Collect every line of the listing below that contains the word "does", and copy each line in full.

Supplied entries:
<<<<

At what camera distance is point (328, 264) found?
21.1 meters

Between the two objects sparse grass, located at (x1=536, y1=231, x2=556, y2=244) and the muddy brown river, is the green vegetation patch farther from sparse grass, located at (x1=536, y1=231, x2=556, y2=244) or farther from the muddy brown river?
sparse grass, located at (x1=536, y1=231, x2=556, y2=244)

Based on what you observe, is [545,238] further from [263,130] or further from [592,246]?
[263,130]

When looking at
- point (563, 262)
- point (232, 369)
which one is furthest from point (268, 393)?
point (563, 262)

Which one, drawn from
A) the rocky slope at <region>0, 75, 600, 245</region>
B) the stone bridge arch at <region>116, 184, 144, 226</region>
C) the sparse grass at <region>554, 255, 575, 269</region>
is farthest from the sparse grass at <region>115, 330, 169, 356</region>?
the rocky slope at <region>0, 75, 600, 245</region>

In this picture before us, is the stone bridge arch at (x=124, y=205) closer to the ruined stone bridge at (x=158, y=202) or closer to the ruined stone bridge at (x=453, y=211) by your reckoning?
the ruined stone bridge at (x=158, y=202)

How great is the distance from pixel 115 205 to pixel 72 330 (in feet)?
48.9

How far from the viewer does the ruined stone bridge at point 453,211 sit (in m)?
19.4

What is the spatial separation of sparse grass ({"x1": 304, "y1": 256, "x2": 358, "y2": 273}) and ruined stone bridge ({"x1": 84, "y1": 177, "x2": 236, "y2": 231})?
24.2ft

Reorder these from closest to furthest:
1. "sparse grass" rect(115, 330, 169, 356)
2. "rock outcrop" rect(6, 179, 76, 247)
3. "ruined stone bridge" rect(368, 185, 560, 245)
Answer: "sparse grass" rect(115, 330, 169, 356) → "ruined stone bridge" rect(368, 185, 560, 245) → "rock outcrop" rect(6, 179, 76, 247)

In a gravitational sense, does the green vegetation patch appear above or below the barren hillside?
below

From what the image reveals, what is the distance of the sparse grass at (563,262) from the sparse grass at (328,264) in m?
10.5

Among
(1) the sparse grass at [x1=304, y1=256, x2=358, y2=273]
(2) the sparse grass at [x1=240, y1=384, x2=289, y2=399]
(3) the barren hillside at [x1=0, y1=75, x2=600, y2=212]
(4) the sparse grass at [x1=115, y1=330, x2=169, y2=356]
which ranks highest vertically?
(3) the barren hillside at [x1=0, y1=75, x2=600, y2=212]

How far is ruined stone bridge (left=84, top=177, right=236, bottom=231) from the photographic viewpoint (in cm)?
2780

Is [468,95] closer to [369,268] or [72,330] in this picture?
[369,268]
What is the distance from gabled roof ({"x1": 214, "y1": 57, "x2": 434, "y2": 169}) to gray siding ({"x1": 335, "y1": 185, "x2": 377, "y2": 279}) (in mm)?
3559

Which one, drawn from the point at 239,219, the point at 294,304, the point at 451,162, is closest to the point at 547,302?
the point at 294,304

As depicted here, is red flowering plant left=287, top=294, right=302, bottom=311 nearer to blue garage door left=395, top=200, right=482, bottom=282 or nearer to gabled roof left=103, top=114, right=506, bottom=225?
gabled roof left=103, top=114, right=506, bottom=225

>>>>

Response:
How far from the viewer does the ruined stone bridge at point 453,211 sit (in m)?
In a gravitational sense, does the green vegetation patch appear above or below the barren hillside?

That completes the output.